** Start MATERIAL FOR THIS TASK **

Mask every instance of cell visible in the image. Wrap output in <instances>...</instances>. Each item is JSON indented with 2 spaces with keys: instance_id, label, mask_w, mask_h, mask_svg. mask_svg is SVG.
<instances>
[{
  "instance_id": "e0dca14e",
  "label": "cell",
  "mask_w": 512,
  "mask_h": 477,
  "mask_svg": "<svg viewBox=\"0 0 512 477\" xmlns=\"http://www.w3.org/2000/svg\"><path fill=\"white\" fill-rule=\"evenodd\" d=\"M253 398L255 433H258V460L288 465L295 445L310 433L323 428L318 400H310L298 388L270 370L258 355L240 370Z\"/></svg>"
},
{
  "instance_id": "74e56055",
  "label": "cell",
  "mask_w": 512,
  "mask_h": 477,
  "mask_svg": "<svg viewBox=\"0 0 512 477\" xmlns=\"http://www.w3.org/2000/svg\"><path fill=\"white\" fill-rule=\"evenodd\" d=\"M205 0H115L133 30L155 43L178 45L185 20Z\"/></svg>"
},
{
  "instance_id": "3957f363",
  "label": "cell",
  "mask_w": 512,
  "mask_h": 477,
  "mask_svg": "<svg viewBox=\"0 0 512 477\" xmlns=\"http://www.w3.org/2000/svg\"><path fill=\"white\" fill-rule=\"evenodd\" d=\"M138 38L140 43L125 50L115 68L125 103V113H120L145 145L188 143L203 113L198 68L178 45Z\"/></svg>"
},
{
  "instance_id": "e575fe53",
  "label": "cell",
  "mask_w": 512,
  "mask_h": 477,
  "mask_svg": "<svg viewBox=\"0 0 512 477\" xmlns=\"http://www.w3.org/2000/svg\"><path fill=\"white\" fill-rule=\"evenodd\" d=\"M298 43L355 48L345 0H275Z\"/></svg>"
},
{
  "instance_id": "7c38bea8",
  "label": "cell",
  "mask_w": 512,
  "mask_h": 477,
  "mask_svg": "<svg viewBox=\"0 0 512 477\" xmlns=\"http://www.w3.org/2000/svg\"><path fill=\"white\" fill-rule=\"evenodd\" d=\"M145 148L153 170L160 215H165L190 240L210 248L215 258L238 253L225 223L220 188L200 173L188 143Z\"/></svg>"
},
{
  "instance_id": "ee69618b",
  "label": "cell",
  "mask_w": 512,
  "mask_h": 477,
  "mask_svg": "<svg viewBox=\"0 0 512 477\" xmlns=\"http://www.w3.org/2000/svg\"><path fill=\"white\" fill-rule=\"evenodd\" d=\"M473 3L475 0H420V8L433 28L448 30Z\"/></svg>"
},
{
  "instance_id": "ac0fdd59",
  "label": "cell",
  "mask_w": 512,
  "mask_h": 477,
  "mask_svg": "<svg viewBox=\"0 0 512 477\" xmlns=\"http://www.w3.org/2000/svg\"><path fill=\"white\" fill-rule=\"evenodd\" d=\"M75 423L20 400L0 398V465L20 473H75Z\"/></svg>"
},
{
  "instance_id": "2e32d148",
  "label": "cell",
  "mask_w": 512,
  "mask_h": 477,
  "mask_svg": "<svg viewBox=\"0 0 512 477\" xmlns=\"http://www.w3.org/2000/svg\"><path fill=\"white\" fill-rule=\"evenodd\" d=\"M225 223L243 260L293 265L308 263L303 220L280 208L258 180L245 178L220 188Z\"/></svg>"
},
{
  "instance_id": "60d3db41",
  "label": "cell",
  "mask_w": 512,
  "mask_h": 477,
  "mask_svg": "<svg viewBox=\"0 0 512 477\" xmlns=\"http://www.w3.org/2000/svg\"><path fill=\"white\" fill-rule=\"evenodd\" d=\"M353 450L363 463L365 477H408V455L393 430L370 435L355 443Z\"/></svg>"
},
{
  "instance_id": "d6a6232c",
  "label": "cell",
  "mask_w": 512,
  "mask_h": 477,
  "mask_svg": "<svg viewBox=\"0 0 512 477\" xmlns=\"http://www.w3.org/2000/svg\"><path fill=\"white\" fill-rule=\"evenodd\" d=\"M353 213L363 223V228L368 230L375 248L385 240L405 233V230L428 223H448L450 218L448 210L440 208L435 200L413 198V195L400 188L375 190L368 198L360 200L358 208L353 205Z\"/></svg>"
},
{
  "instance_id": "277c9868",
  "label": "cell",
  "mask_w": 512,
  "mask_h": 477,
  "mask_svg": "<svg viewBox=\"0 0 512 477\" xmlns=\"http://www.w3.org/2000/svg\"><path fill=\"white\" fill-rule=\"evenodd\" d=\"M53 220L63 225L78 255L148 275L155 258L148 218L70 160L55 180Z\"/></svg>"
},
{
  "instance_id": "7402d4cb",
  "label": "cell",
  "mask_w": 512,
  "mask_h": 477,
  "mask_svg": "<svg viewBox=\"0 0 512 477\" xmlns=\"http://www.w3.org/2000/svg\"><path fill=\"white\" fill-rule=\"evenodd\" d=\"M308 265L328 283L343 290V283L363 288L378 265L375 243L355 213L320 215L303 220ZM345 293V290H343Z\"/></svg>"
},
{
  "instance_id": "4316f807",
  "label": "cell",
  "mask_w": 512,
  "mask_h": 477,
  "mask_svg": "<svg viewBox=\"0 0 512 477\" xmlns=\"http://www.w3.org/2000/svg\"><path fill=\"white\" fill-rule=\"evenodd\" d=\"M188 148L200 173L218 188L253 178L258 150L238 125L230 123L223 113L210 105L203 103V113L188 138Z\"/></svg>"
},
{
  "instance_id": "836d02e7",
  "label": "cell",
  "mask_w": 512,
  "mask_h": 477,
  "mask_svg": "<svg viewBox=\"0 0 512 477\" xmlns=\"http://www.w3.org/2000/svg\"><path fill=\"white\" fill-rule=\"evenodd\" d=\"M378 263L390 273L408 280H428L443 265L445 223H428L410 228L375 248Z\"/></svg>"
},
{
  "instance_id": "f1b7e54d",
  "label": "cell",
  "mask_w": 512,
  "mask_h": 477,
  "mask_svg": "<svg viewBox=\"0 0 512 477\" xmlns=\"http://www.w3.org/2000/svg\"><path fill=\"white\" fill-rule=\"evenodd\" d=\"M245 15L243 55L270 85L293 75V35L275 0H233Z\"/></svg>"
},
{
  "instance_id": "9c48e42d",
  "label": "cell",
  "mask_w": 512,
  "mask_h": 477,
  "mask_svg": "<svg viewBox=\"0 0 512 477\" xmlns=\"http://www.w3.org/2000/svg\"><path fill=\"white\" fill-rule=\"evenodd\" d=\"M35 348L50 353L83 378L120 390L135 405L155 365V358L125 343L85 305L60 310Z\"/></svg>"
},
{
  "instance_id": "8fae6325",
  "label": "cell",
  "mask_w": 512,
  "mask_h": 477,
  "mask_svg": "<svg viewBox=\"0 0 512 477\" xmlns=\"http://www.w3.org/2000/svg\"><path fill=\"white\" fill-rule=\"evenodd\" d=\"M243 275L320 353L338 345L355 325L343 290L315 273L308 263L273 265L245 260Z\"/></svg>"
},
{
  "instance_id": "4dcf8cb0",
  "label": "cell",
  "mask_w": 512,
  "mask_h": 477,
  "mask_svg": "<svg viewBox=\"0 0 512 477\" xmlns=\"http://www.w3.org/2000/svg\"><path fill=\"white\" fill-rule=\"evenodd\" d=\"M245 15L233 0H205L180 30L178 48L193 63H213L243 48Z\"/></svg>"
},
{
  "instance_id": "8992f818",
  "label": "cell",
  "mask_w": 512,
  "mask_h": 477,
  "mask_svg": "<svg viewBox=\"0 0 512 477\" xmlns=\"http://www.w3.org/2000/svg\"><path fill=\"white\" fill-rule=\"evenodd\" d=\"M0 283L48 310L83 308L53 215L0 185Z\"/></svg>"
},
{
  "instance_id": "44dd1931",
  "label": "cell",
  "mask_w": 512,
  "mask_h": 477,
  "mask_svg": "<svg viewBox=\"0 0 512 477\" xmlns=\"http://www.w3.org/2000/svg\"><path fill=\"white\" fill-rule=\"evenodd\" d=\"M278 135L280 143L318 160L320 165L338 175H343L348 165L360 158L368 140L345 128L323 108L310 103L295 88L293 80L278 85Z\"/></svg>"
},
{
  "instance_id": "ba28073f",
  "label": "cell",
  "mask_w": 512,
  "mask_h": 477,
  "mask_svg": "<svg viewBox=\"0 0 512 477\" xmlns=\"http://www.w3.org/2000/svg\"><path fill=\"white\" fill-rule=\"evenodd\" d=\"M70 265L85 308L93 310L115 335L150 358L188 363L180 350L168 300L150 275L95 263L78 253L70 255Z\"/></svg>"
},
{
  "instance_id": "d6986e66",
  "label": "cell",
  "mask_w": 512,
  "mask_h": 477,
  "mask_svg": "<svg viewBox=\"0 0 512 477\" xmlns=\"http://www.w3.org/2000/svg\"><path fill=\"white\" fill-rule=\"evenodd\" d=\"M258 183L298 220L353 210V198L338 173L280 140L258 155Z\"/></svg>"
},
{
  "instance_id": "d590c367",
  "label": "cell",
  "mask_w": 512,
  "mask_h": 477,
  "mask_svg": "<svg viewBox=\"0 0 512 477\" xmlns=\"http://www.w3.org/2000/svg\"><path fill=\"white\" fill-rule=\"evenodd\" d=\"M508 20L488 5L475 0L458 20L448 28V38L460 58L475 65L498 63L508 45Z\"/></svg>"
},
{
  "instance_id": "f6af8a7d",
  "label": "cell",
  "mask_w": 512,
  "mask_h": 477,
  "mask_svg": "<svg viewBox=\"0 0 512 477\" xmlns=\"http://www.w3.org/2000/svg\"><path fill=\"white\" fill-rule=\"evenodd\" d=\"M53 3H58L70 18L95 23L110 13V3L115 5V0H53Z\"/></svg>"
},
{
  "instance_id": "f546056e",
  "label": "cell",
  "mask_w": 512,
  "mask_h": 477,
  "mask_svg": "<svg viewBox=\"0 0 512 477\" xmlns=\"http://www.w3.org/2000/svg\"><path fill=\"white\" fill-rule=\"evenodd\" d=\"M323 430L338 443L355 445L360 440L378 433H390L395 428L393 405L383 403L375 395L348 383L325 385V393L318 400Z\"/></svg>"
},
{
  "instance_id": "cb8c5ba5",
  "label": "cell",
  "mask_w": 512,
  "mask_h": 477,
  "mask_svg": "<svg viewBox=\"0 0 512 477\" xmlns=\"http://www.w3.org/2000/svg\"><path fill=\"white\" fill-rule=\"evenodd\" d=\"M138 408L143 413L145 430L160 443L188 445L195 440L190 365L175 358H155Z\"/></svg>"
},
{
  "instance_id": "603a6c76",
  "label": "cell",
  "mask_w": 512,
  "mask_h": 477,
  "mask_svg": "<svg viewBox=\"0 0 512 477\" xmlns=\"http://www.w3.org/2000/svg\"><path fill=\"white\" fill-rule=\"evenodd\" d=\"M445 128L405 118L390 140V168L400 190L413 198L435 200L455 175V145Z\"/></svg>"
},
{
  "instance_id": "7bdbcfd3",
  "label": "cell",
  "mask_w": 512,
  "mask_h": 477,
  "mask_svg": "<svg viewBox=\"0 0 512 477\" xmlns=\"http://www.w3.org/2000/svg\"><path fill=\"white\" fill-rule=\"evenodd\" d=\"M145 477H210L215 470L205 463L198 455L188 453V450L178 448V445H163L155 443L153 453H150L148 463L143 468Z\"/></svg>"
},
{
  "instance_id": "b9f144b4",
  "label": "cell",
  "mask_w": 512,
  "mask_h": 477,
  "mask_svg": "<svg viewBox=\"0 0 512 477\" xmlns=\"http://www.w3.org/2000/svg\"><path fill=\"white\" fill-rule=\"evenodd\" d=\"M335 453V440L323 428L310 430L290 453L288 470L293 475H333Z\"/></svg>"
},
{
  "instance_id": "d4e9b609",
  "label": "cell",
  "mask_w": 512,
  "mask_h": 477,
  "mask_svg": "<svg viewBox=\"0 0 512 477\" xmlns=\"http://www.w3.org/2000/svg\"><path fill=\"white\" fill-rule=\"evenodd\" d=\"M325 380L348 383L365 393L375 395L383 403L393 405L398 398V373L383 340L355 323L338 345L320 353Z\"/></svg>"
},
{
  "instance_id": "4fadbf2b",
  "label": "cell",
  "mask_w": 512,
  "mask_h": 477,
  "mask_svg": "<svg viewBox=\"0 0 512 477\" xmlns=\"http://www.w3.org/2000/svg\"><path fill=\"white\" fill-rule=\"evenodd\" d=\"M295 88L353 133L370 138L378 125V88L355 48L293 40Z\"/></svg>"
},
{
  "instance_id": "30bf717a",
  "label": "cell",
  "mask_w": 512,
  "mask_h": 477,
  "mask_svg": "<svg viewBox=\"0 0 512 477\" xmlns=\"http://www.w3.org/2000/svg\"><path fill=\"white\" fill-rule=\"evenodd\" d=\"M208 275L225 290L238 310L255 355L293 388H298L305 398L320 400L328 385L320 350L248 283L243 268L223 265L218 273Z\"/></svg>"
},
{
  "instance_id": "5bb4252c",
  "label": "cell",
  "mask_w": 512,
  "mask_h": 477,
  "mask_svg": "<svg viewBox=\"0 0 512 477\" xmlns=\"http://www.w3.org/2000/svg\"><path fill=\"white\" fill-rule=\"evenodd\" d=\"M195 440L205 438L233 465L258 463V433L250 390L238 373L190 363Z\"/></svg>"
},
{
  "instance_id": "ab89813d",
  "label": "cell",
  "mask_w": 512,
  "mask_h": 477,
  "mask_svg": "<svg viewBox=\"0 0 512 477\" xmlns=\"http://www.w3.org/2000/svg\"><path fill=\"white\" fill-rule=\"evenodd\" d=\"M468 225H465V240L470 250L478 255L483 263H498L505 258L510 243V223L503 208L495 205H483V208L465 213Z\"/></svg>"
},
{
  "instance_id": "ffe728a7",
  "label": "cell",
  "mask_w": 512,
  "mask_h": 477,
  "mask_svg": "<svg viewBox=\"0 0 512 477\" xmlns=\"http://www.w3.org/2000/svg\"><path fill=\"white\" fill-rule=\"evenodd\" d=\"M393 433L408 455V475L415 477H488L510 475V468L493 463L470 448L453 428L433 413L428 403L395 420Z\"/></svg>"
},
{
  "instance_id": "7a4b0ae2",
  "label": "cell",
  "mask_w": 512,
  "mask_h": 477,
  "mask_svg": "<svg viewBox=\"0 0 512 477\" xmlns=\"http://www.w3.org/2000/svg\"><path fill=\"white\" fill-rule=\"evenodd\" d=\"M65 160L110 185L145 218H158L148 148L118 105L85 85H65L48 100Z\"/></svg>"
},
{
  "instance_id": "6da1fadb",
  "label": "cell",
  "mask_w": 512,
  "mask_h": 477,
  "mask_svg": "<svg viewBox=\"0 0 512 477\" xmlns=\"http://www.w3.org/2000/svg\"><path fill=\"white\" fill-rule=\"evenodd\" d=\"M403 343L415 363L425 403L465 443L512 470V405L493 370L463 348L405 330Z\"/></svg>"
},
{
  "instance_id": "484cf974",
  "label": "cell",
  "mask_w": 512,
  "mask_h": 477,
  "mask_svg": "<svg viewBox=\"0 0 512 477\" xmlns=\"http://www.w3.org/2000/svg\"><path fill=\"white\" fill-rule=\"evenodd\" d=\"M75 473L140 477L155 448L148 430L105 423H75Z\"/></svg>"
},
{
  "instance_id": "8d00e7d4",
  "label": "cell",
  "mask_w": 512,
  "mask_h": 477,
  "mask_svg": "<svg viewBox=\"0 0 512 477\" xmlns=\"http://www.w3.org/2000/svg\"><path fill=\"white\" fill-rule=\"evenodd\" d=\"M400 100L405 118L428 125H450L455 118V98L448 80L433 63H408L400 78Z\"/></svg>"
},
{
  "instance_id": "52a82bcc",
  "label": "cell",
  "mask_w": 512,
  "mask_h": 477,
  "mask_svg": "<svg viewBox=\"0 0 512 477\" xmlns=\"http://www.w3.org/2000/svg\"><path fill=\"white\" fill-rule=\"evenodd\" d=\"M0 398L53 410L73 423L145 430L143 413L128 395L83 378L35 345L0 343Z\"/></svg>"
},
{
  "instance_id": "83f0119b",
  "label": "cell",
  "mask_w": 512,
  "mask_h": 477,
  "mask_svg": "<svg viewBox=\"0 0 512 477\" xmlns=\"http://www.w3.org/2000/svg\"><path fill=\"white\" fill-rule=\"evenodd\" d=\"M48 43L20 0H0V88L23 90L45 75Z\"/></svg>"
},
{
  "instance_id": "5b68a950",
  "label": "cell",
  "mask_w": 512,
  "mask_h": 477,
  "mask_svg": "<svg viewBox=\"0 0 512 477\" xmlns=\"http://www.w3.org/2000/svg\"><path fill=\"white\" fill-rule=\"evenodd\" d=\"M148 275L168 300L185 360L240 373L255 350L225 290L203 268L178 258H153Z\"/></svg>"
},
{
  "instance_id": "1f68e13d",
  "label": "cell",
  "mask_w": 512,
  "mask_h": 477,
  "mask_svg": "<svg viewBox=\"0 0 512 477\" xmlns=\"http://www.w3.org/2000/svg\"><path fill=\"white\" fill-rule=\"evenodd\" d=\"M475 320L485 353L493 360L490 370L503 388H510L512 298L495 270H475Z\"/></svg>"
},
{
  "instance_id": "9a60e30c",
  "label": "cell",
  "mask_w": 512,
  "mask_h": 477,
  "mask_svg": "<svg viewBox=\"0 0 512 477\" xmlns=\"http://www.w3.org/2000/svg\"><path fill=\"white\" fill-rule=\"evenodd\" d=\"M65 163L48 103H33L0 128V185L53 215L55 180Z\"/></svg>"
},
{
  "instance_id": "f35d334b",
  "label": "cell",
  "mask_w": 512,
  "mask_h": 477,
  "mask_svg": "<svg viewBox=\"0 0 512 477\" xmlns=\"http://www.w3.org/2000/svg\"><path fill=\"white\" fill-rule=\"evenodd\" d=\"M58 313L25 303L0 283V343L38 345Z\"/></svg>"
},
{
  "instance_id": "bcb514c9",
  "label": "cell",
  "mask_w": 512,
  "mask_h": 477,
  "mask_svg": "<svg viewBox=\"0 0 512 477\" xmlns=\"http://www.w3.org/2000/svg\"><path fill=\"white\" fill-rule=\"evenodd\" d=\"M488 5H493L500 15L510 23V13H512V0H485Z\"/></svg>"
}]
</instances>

** End MATERIAL FOR THIS TASK **

WORK INSTRUCTIONS
Reproduce the rows from the start through the line containing "3L475 0H420V8L433 28L448", replacing "mask_svg" with "outline_svg" and leaving everything else the same.

THE OUTPUT
Mask every instance of cell visible in the image. Wrap output in <instances>...</instances>. Each item is JSON indented with 2 spaces with keys: instance_id, label, mask_w, mask_h, outline_svg. outline_svg is SVG.
<instances>
[{
  "instance_id": "e0dca14e",
  "label": "cell",
  "mask_w": 512,
  "mask_h": 477,
  "outline_svg": "<svg viewBox=\"0 0 512 477\" xmlns=\"http://www.w3.org/2000/svg\"><path fill=\"white\" fill-rule=\"evenodd\" d=\"M253 398L255 433H258V460L288 465L295 445L310 433L323 428L318 400H310L298 388L270 370L258 355L240 370Z\"/></svg>"
},
{
  "instance_id": "74e56055",
  "label": "cell",
  "mask_w": 512,
  "mask_h": 477,
  "outline_svg": "<svg viewBox=\"0 0 512 477\" xmlns=\"http://www.w3.org/2000/svg\"><path fill=\"white\" fill-rule=\"evenodd\" d=\"M205 0H115L133 30L155 43L178 45L185 20Z\"/></svg>"
},
{
  "instance_id": "3957f363",
  "label": "cell",
  "mask_w": 512,
  "mask_h": 477,
  "outline_svg": "<svg viewBox=\"0 0 512 477\" xmlns=\"http://www.w3.org/2000/svg\"><path fill=\"white\" fill-rule=\"evenodd\" d=\"M138 38L140 43L125 50L115 68L125 103V113H120L145 145L188 143L203 113L198 68L178 45Z\"/></svg>"
},
{
  "instance_id": "e575fe53",
  "label": "cell",
  "mask_w": 512,
  "mask_h": 477,
  "outline_svg": "<svg viewBox=\"0 0 512 477\" xmlns=\"http://www.w3.org/2000/svg\"><path fill=\"white\" fill-rule=\"evenodd\" d=\"M298 43L355 48L345 0H275Z\"/></svg>"
},
{
  "instance_id": "7c38bea8",
  "label": "cell",
  "mask_w": 512,
  "mask_h": 477,
  "outline_svg": "<svg viewBox=\"0 0 512 477\" xmlns=\"http://www.w3.org/2000/svg\"><path fill=\"white\" fill-rule=\"evenodd\" d=\"M145 148L153 170L160 215H165L190 240L210 248L215 258L238 253L225 223L220 188L200 173L188 143Z\"/></svg>"
},
{
  "instance_id": "ee69618b",
  "label": "cell",
  "mask_w": 512,
  "mask_h": 477,
  "outline_svg": "<svg viewBox=\"0 0 512 477\" xmlns=\"http://www.w3.org/2000/svg\"><path fill=\"white\" fill-rule=\"evenodd\" d=\"M473 3L475 0H420V8L433 28L448 30Z\"/></svg>"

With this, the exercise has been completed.